EXERCISE DIRECTIONS: Begin with the line in which "common name: domestic cow" appears and end with the final line of the entries. Retype each one exactly and add nothing.

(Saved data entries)

BEGIN

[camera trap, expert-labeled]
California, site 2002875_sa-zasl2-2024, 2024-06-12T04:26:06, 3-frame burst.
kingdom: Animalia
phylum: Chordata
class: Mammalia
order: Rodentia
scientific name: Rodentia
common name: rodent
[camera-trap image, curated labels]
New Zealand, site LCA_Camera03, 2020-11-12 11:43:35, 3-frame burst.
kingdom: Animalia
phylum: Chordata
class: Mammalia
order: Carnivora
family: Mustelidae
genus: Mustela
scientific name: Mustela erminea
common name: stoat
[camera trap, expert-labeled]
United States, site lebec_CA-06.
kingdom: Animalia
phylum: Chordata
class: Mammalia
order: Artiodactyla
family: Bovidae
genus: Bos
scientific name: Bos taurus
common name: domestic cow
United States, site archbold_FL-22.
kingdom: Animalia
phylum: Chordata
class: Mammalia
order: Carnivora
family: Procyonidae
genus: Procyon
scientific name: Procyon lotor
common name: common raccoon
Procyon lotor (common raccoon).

END

TASK SOLUTION:
common name: domestic cow
United States, site archbold_FL-22.
kingdom: Animalia
phylum: Chordata
class: Mammalia
order: Carnivora
family: Procyonidae
genus: Procyon
scientific name: Procyon lotor
common name: common raccoon
Procyon lotor (common raccoon).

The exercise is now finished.